Your first job post-college is always an exciting but nerve-wracking experience. You’re excited about all of the new opportunities that lay ahead for you. You’re nervous about how the job is going to be and if it will be what you thought it would be. But when you’re a first-time church worker starting a new job at a church, it isn’t just starting a job. You’re trusting that God called you to this congregation of a reason. You’re figuring out how to plan events, write lessons, find small group leaders, take kids on mission trips, tackle Vacation Bible School, and the list goes on and on.

In the midst of figuring out all of this out, you’re also trying to figure out how to fit in in your congregation. As a new church worker, it’s hard to navigate forming relationships within your congregation because you don’t know how to develop relationships with the people you are serving alongside.
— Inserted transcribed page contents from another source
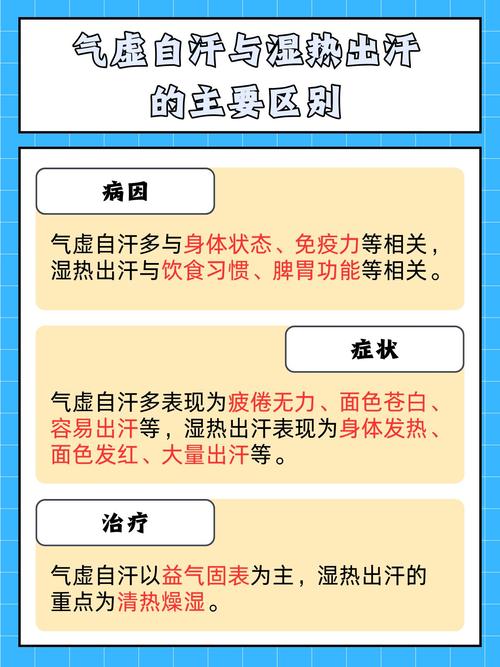 气虚自汗与湿热出汗的主要区别

病因

气虚自汗多与身体状态、免疫力等相关，湿热出汗与饮食习惯、脾胃功能等相关。

症状

气虚自汗多表现为疲倦无力、面色苍白、容易出汗等，湿热出汗表现为身体发热、面色发红、大量出汗等。

治疗

气虚自汗以益气固表为主，湿热出汗的重点为清热燥湿。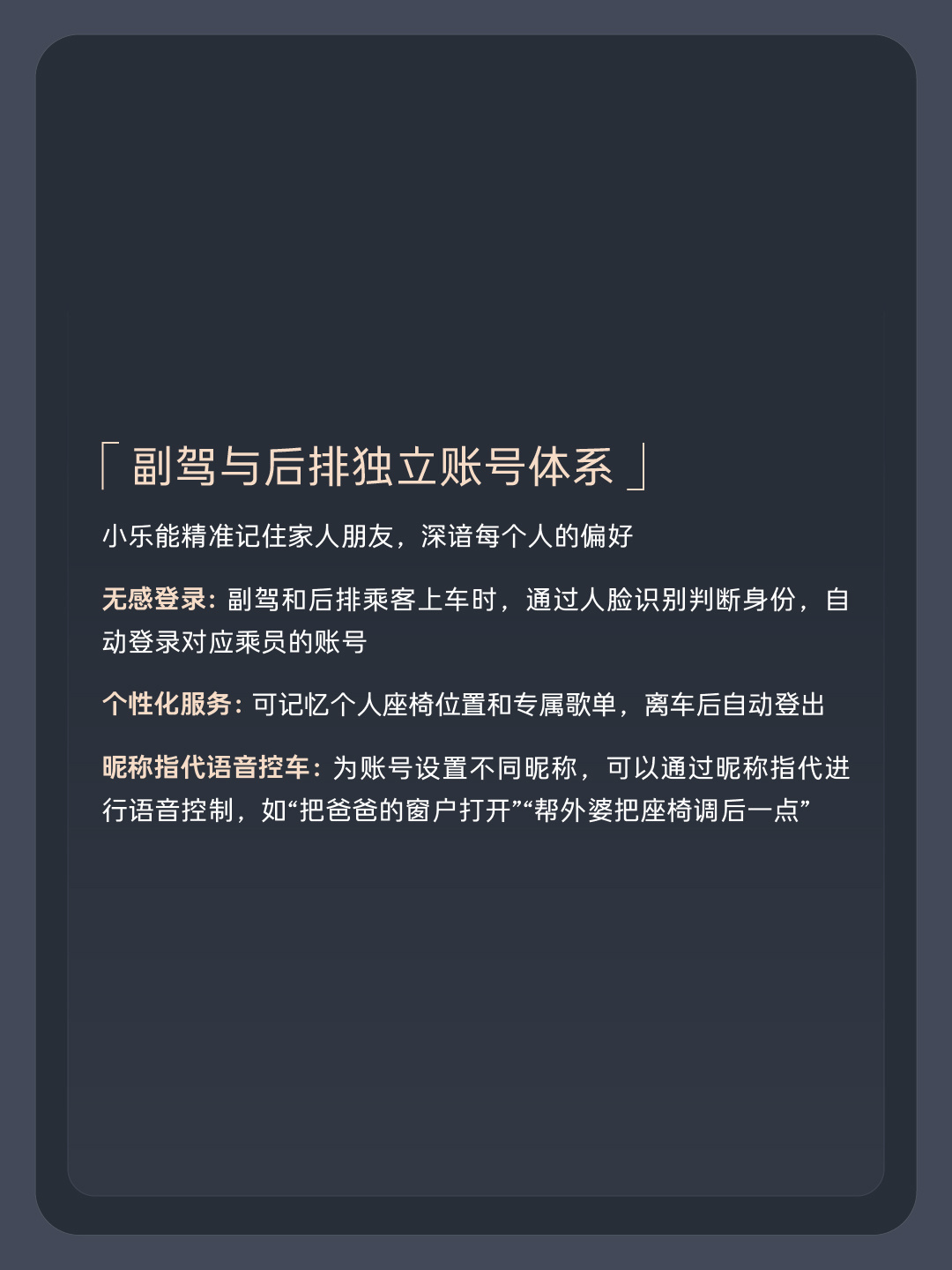 「副驾与后排独立账号体系」

小乐能精准记住家人朋友，深谙每个人的偏好

无感登录：副驾和后排乘客上车时，通过人脸识别判断身份，自动登录对应乘员的账号

个性化服务：可记忆个人座椅位置和专属歌单，离车后自动登出

昵称指代语音控车：为账号设置不同昵称，可以通过昵称指代进行语音控制，如“把爸爸的窗户打开”“帮外婆把座椅调后一点”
Here are three tips on how to find your people.

Find a group of church workers outside your congregation to learn from and grow with.

The reality of working at a church is that there are things you can’t share with people within the congregation. Whether it be a hard situation amongst your staff or difficult conversations you’re having with congregation members, it would be inappropriate to share specific details with the people you’re serving. Find a group of church workers within your district or local churches in your area and work on making them your safe people. Let them be the people who hear the hard stuff and help you grow. Allow this group of people to help you feel seen and heard (bonus points if this group of people have been in ministry for a while.)
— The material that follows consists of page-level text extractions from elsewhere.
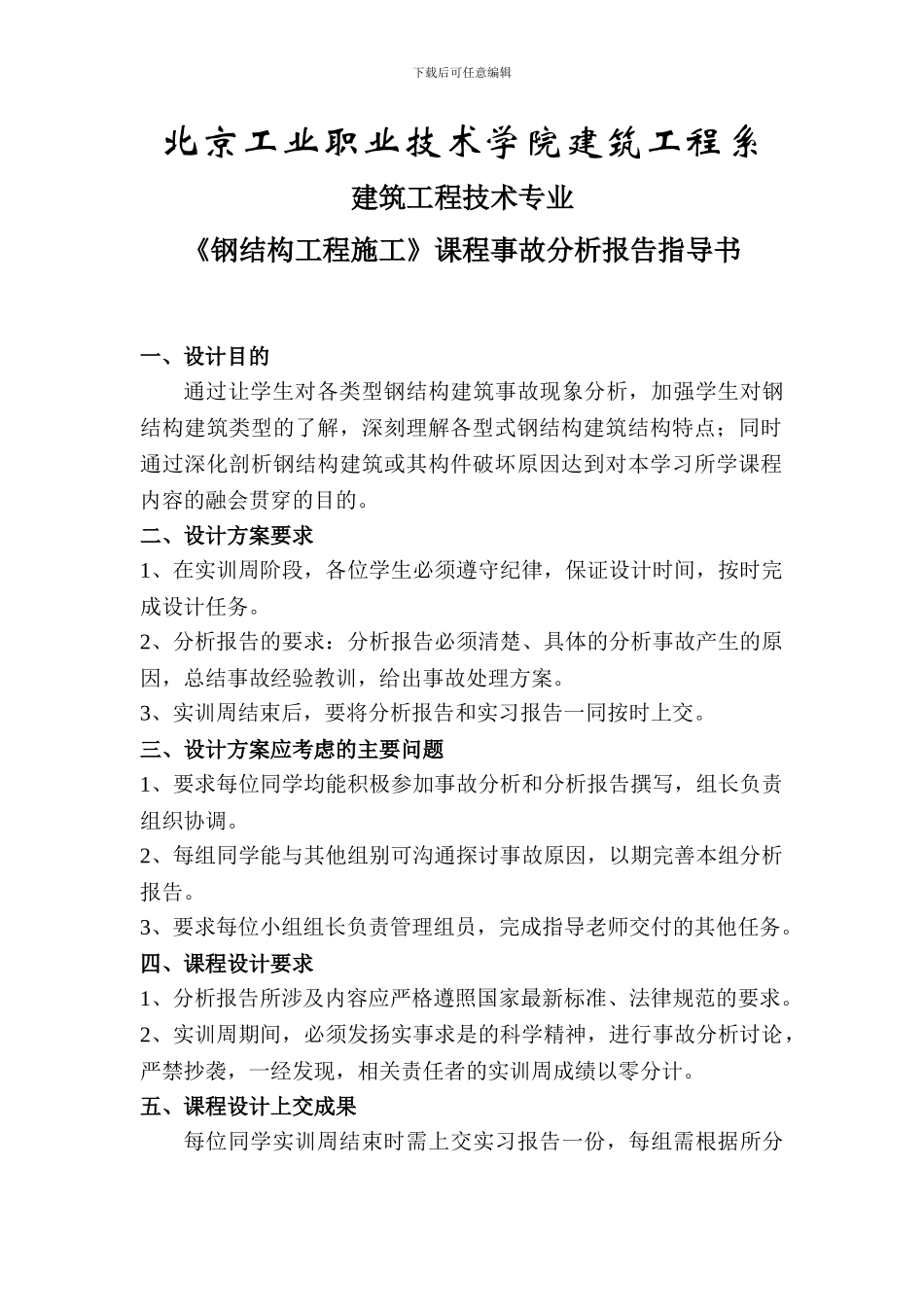 下载后可任意编辑

北京工业职业技术学院建筑工程系

建筑工程技术专业

《钢结构工程施工》课程事故分析报告指导书

一、设计目的

通过让学生对各类型钢结构建筑事故现象分析，加强学生对钢结构建筑类型的了解，深刻理解各型式钢结构建筑结构特点；同时通过深化剖析钢结构建筑或其构件破坏原因达到对本学习所学课程内容的融会贯穿的目的。

二、设计方案要求

1、在实训周阶段，各位学生必须遵守纪律，保证设计时间，按时完成设计任务。

2、分析报告的要求：分析报告必须清楚、具体的分析事故产生的原因，总结事故经验教训，给出事故处理方案。

3、实训周结束后，要将分析报告和实习报告一同按时上交。

三、设计方案应考虑的主要问题

1、要求每位同学均能积极参加事故分析和分析报告撰写，组长负责组织协调。

2、每组同学能与其他组别可沟通探讨事故原因，以期完善本组分析报告。

3、要求每位小组组长负责管理组员，完成指导老师交付的其他任务。

四、课程设计要求

1、分析报告所涉及内容应严格遵照国家最新标准、法律规范的要求。

2、实训周期间，必须发扬实事求是的科学精神，进行事故分析讨论，严禁抄袭，一经发现，相关责任者的实训周成绩以零分计。

五、课程设计上交成果

每位同学实训周结束时需上交实习报告一份，每组需根据所分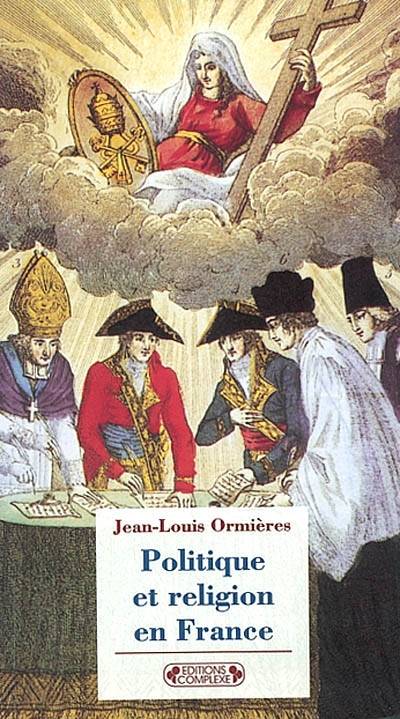 Jean-Louis Ormières

Politique et religion en France

EDITIONS COMPLEXE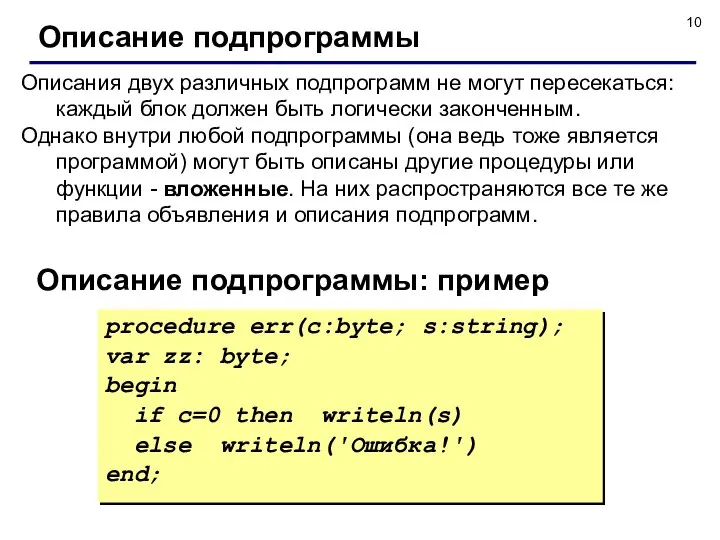 10

Описание подпрограммы

Описания двух различных подпрограмм не могут пересекаться: каждый блок должен быть логически законченным.

Однако внутри любой подпрограммы (она ведь тоже является программой) могут быть описаны другие процедуры или функции - вложенные. На них распространяются все те же правила объявления и описания подпрограмм.

Описание подпрограммы: пример

procedure err(c:byte; s:string);
var zz: byte;
begin
  if c=0 then  writeln(s)
  else  writeln('Ошибка!')
end;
Create a support system within your congregation.

It can be easy to feel isolated when you’re a new church worker. Maybe it seems like your fellow staff members have it all figured out and you feel like you don’t. Maybe you have all these questions but you feel like you don’t have anyone you can go to for answers. We trust God brings his people together in community through Scripture and the Sacraments. Yet, ministry can be isolating in general as you put up boundaries between yourself and your congregation members so they only see the “on” version of you.

If you isolate yourself to the point where you don’t have a support system within your congregation, your ministry is going to suffer. Start with finding a couple of congregation members that you can have fun with and allow a connection to grow from that. Ask them to be praying for you as you prepare for *insert event here*. Prioritize time with your staff, especially your pastor, to get to know them and build trusting, honest relationships. Find places you can be in prayer, Bible study, or conversation where you aren’t also being asked to be a leader. Show that you are an approachable person who wants to build relationships. But be grace filled with yourself as you’re creating this community; this building process takes time.
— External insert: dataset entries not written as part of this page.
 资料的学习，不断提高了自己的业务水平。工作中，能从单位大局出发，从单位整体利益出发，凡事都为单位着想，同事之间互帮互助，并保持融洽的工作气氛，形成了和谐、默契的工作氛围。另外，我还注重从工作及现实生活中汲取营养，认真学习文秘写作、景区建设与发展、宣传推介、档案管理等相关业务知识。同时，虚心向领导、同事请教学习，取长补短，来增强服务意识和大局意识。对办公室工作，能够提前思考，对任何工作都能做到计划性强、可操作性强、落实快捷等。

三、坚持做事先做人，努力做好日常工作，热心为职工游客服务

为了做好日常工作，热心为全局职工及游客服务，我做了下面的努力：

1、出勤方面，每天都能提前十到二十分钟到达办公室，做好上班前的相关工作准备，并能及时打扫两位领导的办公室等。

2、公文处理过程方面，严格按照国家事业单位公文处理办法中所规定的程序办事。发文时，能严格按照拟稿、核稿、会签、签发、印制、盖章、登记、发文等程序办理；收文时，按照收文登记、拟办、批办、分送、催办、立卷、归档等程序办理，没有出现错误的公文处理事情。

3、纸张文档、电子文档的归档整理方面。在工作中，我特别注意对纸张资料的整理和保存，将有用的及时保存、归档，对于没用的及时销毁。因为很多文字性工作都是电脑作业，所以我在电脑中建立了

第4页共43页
Building community is going to take time.

Do you remember what it was like to create your community when you first started college? You didn’t step foot on campus and instantly have a group of friends that you did life with. It took time to figure out who you could open up with, who you wanted to spend time with, etc. The same is true when it comes to creating support systems within your congregation. It takes time (and sometimes trial and error) to figure out who the safe people are. So have grace with yourself and don’t be discouraged. Oh, and in the instances where maybe you thought someone was a safe person but it turned out they weren’t? Forgive and love them like Jesus does.

I can tell you a lot of stories of how the people I get to serve have shown up for me; stories about how they loved me well in the wake of my dad’s death. I can tell you how they supported ministerial decisions. But instead, I’m going to tell you about one particular family. This family has kids that are either currently in youth ministry with me or have graduated and are now in college. This family has loved me well. They have been a respite to me. They’ve invited me into their home, they’ve helped me with events. They’ve supported me. They’ve celebrated me. When I’m with them, I’m me first, and my role at the church second. They’ve shown me the importance of healthy support systems within the church I get to serve. God opened the door for that relationship and for that, I’m eternally grateful.

Setting up support systems within your congregation can be tricky and like I mentioned earlier. You may even be burned by people you thought were safe. Throughout all of Scripture we’re shown that God desires us to be together in community. Spend time in prayer asking God to place people in your life that can support you and walk alongside you both within your church and outside. Pray for your pastor, other staff, and leaders that they might also have a strong support system and for opportunities for you to care for each other. Ask God to remind you of His grace and love as you walk into your new role. Finally, remember to be grace-filled with yourself as you navigate life as a new church worker. The road ahead of you isn’t going to be easy. But man, is it going to be good.